DATA:
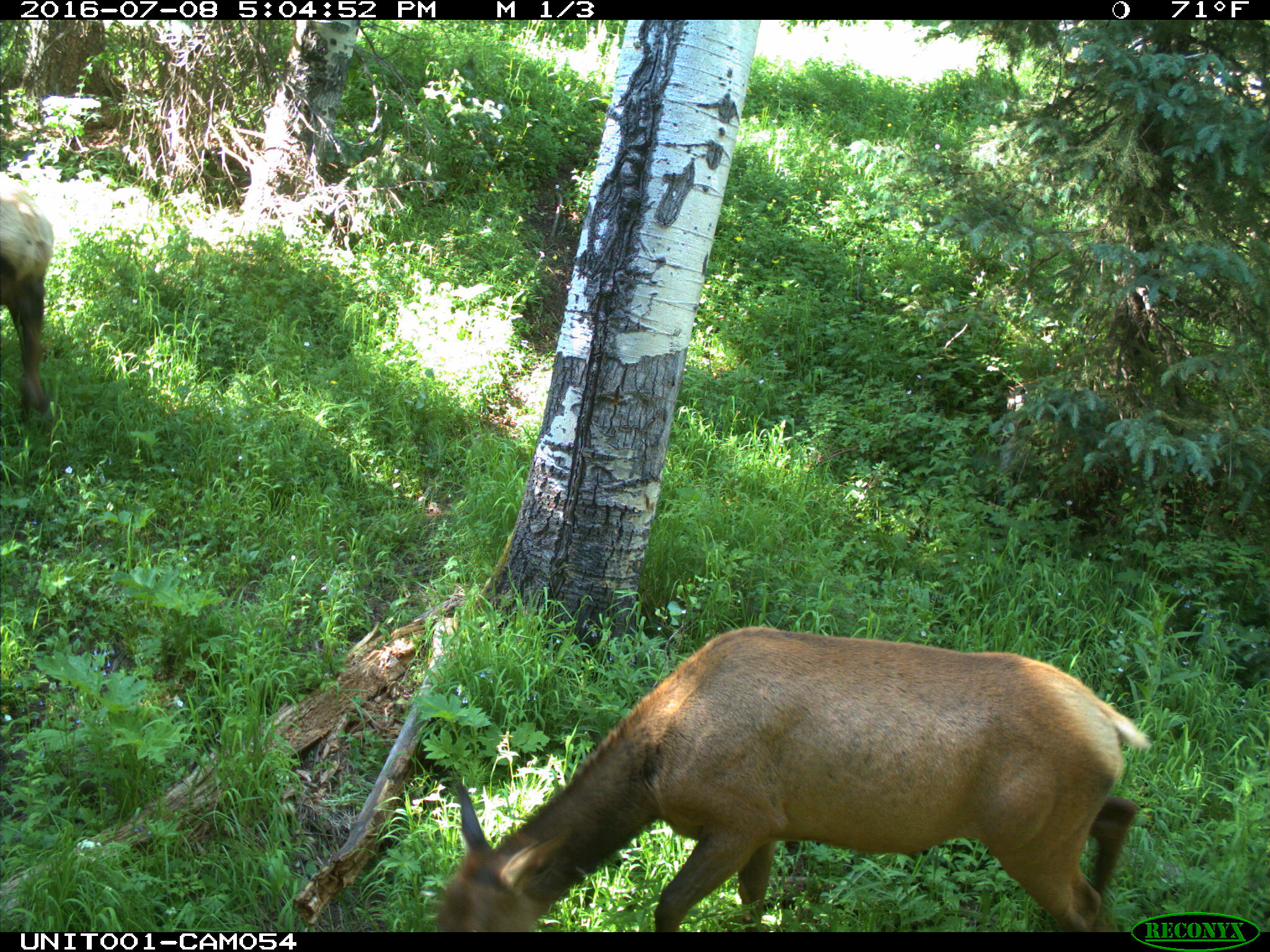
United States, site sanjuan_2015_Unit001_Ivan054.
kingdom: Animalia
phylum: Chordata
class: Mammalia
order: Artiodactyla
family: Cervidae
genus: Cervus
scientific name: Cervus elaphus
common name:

PROBLEM DESCRIPTION: Repeat the material above exactly; pictures do not belong in the copy.

SOLVED EXERCISE:
United States, site sanjuan_2015_Unit001_Ivan054.
kingdom: Animalia
phylum: Chordata
class: Mammalia
order: Artiodactyla
family: Cervidae
genus: Cervus
scientific name: Cervus elaphus
common name:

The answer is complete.